Among different strategies, the strategy containing direct sequencing had the highest ICER, which was similar to the research conducted by Severin (17). In this study, similar to several previous studies, quality of life was used (13, 22). Considered strategies had a greater impact on the quality of life than the life years gained. In fact, the quality of life had grown more than LYG due to intervention, which was contrary to the results of the previous studies (13, 17, 22).
4.1. Limitation
There were, however, some limitations in this study. It was assumed that 100% of patients and their first-degree relatives could participate in molecular and colonoscopy screening. However, some barriers violate this assumption; these include lack of access to health centers, limited knowledge or awareness, fear of colonoscopy, and its result. Since the health system perspective was used in this study, only direct costs were included in the calculation. Also, the risk of other Lynch-dependent cancers was not considered.
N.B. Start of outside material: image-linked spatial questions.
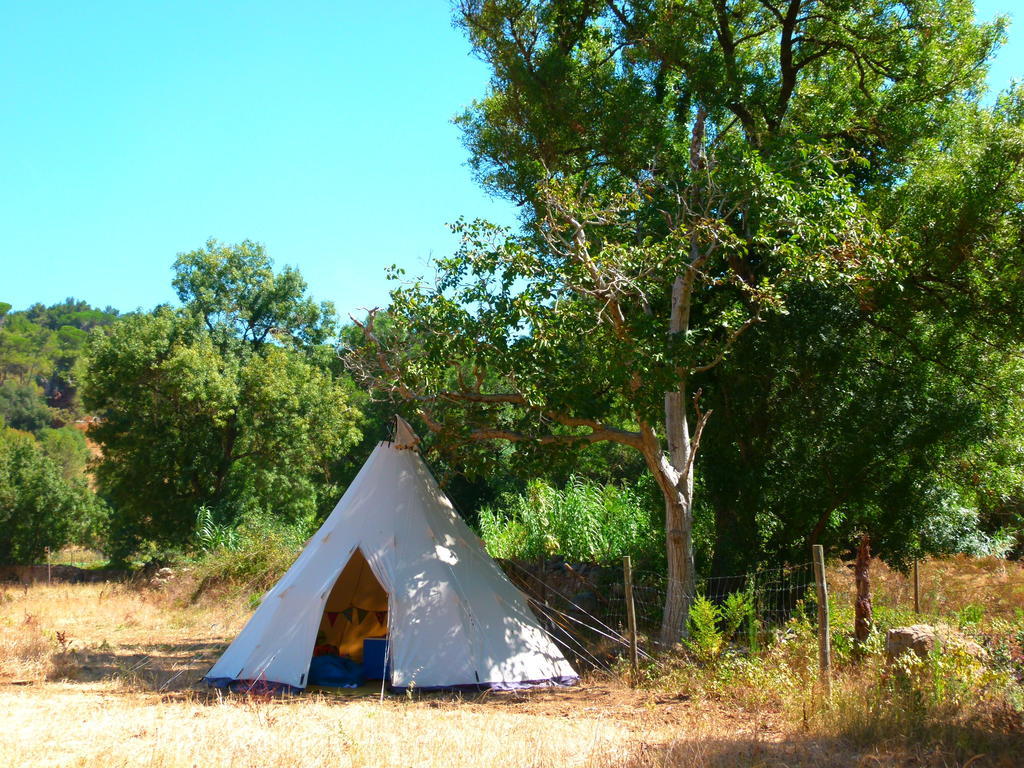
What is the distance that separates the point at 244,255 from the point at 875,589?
22273mm

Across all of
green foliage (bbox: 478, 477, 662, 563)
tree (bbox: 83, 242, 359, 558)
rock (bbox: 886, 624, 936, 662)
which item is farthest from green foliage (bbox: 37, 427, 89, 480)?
rock (bbox: 886, 624, 936, 662)

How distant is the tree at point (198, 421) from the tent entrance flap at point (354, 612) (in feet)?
41.2

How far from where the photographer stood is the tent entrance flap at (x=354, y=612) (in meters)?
11.2

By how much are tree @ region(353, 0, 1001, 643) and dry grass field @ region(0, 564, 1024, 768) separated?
2.20 meters

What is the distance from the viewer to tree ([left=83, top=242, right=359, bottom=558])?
22.8 meters

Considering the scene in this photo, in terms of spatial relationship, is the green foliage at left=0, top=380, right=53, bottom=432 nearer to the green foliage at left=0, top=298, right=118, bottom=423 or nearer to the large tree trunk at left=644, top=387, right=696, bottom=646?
the green foliage at left=0, top=298, right=118, bottom=423

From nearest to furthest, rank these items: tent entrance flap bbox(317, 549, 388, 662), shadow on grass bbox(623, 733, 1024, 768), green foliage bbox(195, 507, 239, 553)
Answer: shadow on grass bbox(623, 733, 1024, 768)
tent entrance flap bbox(317, 549, 388, 662)
green foliage bbox(195, 507, 239, 553)

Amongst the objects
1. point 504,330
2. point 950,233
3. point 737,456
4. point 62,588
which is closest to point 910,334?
point 950,233

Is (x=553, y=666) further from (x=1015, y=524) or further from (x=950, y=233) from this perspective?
(x=1015, y=524)

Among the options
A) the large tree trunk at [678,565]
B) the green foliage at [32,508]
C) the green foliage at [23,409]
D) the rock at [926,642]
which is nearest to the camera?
the rock at [926,642]

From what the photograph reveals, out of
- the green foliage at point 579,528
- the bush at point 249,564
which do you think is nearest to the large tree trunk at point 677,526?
the green foliage at point 579,528

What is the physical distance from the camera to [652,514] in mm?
13391

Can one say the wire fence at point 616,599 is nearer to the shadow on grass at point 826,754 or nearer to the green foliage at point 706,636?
the green foliage at point 706,636

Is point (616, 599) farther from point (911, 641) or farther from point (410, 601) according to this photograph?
point (911, 641)
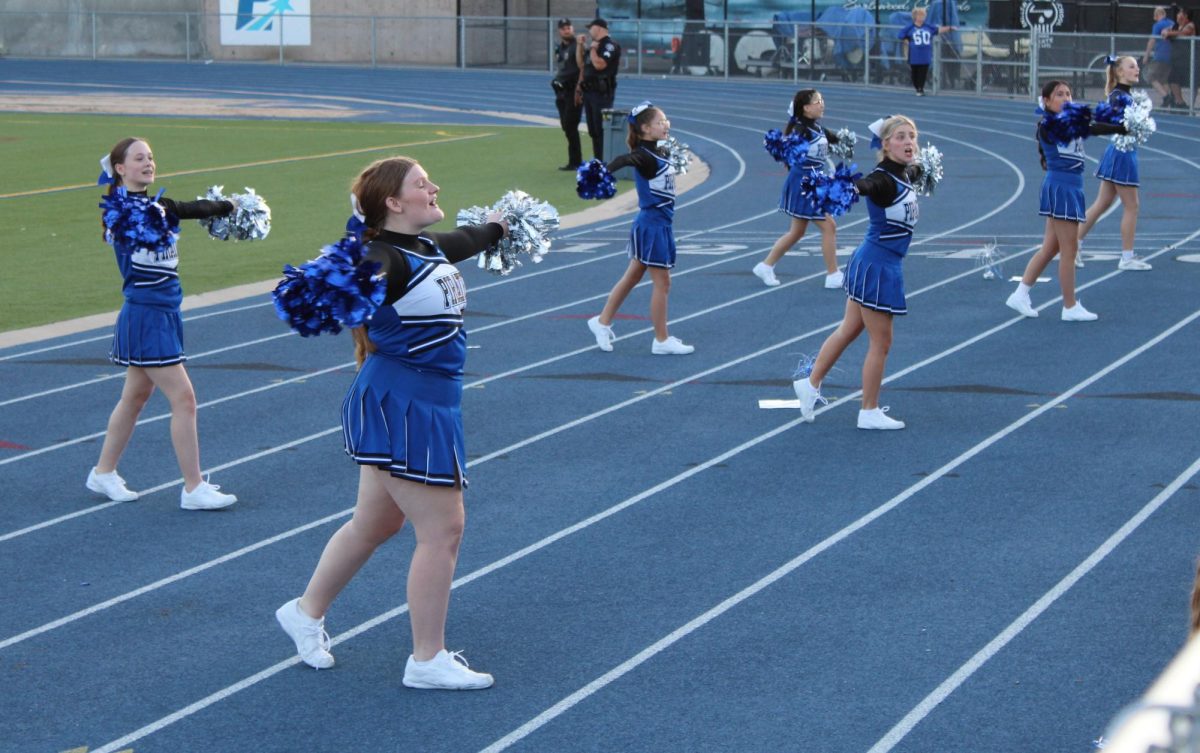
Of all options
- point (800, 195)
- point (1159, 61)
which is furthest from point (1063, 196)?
point (1159, 61)

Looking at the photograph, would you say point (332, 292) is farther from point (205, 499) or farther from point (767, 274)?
point (767, 274)

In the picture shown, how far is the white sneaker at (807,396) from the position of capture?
9102mm

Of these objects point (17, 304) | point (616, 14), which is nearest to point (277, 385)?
point (17, 304)

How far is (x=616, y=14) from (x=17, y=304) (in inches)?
1270

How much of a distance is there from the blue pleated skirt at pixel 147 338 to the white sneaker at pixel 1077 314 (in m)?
6.95

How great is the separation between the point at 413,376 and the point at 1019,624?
2.37 m

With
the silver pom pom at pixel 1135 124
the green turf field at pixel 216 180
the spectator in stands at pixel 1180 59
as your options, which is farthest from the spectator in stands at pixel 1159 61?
the silver pom pom at pixel 1135 124

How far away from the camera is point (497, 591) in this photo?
6.44m

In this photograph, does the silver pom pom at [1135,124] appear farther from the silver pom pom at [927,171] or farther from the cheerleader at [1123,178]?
the silver pom pom at [927,171]

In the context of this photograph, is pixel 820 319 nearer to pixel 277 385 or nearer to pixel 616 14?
pixel 277 385

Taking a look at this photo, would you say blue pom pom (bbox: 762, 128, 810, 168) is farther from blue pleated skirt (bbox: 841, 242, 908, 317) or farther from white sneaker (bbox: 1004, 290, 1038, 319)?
white sneaker (bbox: 1004, 290, 1038, 319)

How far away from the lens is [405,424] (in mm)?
5172

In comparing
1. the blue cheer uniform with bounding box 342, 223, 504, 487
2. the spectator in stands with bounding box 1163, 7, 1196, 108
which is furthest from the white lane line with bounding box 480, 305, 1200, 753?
the spectator in stands with bounding box 1163, 7, 1196, 108

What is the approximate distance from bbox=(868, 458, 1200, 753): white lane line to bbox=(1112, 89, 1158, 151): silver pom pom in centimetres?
524
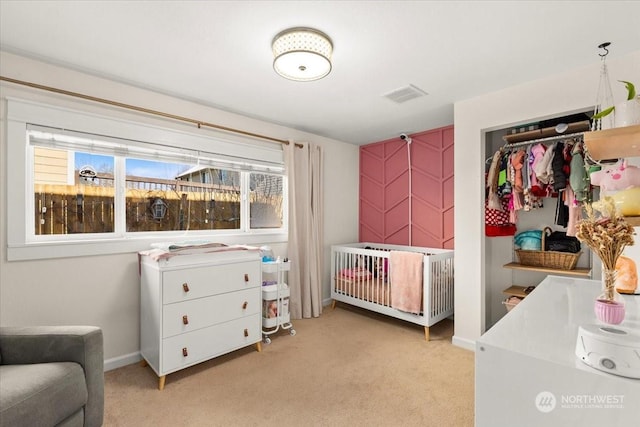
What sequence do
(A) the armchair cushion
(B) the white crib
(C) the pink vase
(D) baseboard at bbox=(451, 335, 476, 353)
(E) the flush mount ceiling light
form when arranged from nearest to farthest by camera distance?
(C) the pink vase < (A) the armchair cushion < (E) the flush mount ceiling light < (D) baseboard at bbox=(451, 335, 476, 353) < (B) the white crib

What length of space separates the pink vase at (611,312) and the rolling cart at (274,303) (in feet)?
7.68

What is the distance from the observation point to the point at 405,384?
81.8 inches

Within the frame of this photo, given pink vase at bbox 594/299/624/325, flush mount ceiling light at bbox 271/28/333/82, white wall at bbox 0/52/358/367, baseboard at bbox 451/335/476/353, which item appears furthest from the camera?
baseboard at bbox 451/335/476/353

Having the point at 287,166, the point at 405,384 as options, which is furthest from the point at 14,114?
the point at 405,384

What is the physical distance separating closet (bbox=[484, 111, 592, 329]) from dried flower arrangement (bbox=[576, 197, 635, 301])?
1602 millimetres

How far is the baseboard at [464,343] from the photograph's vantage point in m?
2.65

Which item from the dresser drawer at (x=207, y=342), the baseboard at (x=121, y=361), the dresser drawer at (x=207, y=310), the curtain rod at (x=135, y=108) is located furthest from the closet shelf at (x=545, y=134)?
the baseboard at (x=121, y=361)

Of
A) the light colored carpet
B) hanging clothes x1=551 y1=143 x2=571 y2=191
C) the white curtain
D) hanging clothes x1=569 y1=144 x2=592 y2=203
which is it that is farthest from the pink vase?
the white curtain

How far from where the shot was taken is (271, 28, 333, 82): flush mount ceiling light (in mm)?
1680

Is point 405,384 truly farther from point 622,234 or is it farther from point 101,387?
point 101,387

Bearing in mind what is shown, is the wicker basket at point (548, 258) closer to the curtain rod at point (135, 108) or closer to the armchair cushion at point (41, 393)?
the curtain rod at point (135, 108)

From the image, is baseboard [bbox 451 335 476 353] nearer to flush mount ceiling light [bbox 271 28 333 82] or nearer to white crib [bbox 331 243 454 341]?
white crib [bbox 331 243 454 341]

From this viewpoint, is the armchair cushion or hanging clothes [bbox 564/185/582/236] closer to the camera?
the armchair cushion

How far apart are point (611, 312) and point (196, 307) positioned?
229cm
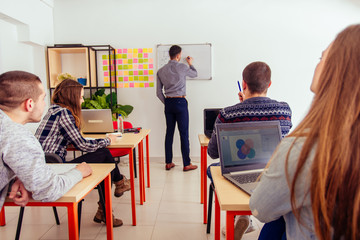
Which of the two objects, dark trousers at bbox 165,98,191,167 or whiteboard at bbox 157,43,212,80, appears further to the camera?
whiteboard at bbox 157,43,212,80

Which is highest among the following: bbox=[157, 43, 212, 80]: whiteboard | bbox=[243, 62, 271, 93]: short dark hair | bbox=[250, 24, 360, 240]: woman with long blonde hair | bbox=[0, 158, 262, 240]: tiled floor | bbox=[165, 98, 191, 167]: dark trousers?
bbox=[157, 43, 212, 80]: whiteboard

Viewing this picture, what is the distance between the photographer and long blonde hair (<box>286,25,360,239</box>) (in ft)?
1.94

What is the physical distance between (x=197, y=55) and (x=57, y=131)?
2.82 meters

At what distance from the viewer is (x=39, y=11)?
3928 millimetres

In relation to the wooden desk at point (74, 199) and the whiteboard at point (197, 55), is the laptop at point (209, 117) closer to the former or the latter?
the wooden desk at point (74, 199)

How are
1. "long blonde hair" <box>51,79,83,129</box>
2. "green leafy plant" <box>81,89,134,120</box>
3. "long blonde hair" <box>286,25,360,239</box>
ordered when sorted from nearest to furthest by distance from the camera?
1. "long blonde hair" <box>286,25,360,239</box>
2. "long blonde hair" <box>51,79,83,129</box>
3. "green leafy plant" <box>81,89,134,120</box>

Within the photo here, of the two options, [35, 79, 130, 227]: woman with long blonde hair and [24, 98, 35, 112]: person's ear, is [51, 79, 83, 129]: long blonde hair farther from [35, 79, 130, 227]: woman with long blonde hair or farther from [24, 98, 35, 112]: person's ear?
[24, 98, 35, 112]: person's ear

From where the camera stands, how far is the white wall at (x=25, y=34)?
3.36m

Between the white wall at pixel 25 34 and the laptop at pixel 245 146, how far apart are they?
3.25m

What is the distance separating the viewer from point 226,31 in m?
4.20

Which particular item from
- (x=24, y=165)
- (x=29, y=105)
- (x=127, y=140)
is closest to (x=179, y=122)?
(x=127, y=140)

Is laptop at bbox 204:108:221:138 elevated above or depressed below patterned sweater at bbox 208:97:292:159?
below

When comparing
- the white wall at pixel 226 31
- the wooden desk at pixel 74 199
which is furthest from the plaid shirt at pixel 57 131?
the white wall at pixel 226 31

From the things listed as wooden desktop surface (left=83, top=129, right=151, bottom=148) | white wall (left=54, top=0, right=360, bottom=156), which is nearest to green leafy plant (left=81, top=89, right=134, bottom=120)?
white wall (left=54, top=0, right=360, bottom=156)
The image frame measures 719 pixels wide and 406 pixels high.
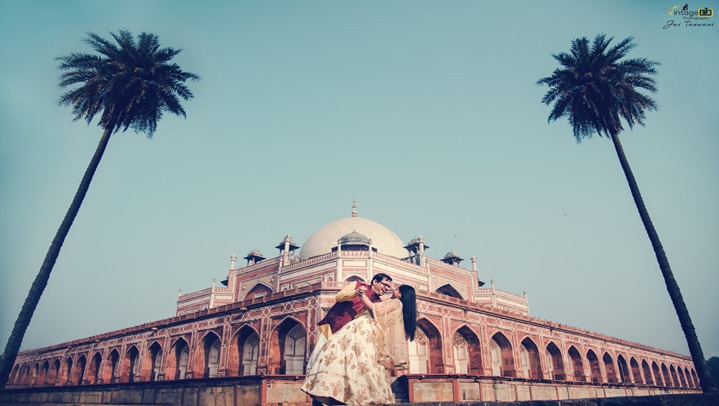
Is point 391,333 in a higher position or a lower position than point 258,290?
lower

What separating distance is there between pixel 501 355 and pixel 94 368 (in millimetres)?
28751

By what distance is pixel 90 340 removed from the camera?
105 feet

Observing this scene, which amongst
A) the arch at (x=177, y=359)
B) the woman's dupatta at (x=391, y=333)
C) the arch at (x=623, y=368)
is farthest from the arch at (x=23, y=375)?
the arch at (x=623, y=368)

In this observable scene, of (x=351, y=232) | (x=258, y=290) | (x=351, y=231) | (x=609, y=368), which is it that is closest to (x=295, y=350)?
(x=258, y=290)

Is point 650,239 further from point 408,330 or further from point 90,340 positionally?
point 90,340

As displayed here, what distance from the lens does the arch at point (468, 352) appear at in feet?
77.4

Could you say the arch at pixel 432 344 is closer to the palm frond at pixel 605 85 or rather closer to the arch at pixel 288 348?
the arch at pixel 288 348

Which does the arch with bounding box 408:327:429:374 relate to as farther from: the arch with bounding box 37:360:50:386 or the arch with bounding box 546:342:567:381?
the arch with bounding box 37:360:50:386

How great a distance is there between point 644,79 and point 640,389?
58.4 feet

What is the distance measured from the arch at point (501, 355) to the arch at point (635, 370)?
61.1 feet

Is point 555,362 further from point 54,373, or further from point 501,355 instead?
point 54,373

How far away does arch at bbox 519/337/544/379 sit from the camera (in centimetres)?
2667

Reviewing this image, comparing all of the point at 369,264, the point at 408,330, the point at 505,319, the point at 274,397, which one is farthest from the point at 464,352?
the point at 408,330

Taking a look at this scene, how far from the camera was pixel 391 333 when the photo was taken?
5.22 metres
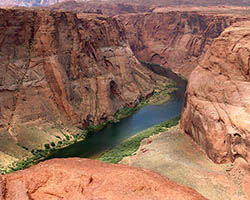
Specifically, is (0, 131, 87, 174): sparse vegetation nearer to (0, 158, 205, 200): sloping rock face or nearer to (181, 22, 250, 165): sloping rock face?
(181, 22, 250, 165): sloping rock face

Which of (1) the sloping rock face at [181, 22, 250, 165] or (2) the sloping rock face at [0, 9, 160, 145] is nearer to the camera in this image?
(1) the sloping rock face at [181, 22, 250, 165]

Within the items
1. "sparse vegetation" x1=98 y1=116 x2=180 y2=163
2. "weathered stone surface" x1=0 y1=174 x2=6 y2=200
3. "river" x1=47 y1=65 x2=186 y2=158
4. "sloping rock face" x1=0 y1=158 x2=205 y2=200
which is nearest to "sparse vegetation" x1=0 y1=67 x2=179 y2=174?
"sparse vegetation" x1=98 y1=116 x2=180 y2=163

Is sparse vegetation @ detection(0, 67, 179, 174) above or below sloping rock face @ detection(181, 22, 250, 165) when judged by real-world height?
below

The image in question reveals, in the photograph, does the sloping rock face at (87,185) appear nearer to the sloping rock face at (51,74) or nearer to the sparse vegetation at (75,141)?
the sparse vegetation at (75,141)

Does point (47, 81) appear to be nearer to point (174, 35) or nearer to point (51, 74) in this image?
point (51, 74)

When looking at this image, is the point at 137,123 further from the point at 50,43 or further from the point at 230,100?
the point at 230,100

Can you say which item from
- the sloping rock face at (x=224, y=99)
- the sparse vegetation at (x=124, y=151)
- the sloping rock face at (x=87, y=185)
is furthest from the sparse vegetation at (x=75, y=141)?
the sloping rock face at (x=87, y=185)

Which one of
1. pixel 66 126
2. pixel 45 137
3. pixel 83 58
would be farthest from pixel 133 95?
pixel 45 137

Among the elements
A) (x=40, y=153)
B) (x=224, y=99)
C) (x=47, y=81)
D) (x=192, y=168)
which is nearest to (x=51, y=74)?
(x=47, y=81)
The risk of colorectal cancer varies among people carrying different genes in the MMR, but this study considered the same risk due to the complexity of the model and the lack of relevant data. Sensitivity analysis was used to address some of these limitations.
4.2. Conclusion
From the perspective of the Iran health care system, all strategies were cost-effective compared to non-screening. Strategies that began with the Amsterdam criteria and they were followed by IHC or MSI tests, then the NGS test, were the most cost-effective, as compared to non-screening. In fact, the strategy 2 was the most cost-effective one. The cost-effectiveness ratio achieved through the use of NGS testing for the CRC patients without any other molecular testing was close to the upper cost-effective threshold and therefore, had the least cost-effectiveness. The screening would also have many clinical benefits for the first-degree relatives of patients.